From the condom vending machine, to the approval of the pill in the ‘60s, to the decriminalization of abortion in the ‘70s, America has been headed down a road paved with a misunderstanding of God’s plan for the human person. Sexual satisfaction has become the goal, while the nuclear family has become something of an oddity among so many in our enlightened age.

In fact, on the subject of the human being, it would be safe to say that the creation or destruction of a person is looked upon as something akin to the quality control standards in a factory. Devaluation has become commonplace.

Today there are in vitro fertilization (IVF) clinics in almost every town. There are technicians who take money from folks who are either infertile or who merely want to have a baby without having to go through the natural course of events with a spouse. Many of these in our day are homosexual couples—two people of the same sex who want a surrogate to help them add a baby to their “family.”

Thus, with the advent of IVF and its progeny has come the challenging question of what to do with human embryos who have been frozen because their parents had no use for them at the time, but who wanted to save them in case they wanted another baby later.

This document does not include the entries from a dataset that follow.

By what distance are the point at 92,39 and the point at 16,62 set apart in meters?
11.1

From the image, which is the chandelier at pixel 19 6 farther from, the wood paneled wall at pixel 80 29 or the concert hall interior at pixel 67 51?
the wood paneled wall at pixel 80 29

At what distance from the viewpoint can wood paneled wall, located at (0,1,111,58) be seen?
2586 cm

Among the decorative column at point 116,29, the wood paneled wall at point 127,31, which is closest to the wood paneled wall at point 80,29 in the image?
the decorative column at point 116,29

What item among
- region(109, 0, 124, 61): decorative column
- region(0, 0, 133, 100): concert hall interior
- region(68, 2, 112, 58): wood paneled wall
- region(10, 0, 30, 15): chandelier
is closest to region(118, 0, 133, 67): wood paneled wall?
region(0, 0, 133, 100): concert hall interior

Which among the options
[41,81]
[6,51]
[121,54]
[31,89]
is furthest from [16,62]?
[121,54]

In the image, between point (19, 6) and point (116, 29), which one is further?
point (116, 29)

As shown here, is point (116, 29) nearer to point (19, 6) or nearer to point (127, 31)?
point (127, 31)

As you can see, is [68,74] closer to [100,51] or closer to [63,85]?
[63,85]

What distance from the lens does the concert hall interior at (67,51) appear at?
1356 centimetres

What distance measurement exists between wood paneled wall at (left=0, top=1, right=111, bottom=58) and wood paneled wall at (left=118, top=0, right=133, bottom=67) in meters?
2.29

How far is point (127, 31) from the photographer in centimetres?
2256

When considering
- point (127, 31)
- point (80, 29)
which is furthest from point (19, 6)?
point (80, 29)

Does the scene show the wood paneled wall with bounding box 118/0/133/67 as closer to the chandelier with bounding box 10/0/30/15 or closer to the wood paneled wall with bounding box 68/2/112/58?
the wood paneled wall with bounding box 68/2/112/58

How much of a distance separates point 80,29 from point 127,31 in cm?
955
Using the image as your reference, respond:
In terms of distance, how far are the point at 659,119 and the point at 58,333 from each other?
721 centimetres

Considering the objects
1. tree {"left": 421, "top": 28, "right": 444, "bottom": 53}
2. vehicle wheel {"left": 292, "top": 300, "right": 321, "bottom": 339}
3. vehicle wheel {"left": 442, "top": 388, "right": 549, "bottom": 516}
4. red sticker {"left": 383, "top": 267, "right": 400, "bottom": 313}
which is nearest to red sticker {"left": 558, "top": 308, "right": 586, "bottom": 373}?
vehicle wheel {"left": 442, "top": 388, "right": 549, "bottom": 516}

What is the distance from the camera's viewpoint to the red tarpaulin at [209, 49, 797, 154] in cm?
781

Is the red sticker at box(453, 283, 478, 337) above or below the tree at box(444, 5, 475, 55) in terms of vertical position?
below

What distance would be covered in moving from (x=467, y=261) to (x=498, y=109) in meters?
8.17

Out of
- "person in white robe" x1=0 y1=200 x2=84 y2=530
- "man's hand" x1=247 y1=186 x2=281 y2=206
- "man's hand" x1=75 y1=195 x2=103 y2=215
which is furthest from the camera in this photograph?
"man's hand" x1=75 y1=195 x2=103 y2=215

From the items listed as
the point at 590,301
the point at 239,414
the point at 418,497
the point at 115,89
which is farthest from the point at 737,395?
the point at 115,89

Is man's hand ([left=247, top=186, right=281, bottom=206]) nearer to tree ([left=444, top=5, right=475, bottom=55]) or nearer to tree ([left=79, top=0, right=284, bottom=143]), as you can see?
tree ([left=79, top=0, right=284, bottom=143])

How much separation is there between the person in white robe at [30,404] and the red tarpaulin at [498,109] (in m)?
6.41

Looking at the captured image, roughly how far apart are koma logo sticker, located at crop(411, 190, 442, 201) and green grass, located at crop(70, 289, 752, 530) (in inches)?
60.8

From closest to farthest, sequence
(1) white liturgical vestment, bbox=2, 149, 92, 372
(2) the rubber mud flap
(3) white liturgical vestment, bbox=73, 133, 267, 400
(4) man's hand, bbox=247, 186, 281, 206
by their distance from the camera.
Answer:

Recently, attorney Ken Connor wrote about this dilemma. What should be done with all these frozen children? He states, “All these frozen embryos fall into one of three categories. A) They are tiny persons, just waiting for parents to come along and rescue them from their frozen prison, or B) they are organic material, mere fodder for scientific research, or C) they are mere reproductive detritus. It all depends on whether someone wants them, needs them, to live.”

It further depends on how much money these preborn children would garner if used in research allegedly needed for the development of treatments for ailments. Such therapy, we are told, can only be developed by using the stem cells from human embryonic children—a use which results in their death.

So from the condom vending machine to the manufacture of preborn children that starts in a petri dish, it would seem that humankind has moved from appreciating the miracle of man to figuring out ways to make man.

To make this matter worse, the news is replete with terrifying images of these children abused and unloved. For example: “Stories of gross abuse of children who were manufactured via third-party reproduction are now emerging. Two Australian men hired a Russian surrogate to deliver their ‘son,’ whom they began sexually abusing just days after birth and exploited in a pedophile network that authorities described as one of ‘the most heinous acts of exploitation this office has ever seen.’ Then there is the Israeli repeat sex offender who gained sole custody of a little girl he procured through surrogacy.”

And the situation is only going to become worse as time goes on. So where do you begin to undo the problems that have been created by the human being’s desire to be a god rather than to love God?

That, my friend, is the question. Frankly there is no simple answer. What is clear, though, is this: Man is not a machine; he is a mixture of matter and being. He is the only creation on this earth that can use his free will to insert himself into this mess and begin to unravel the evil.

No machine is capable of that; no machine will ever be capable of that.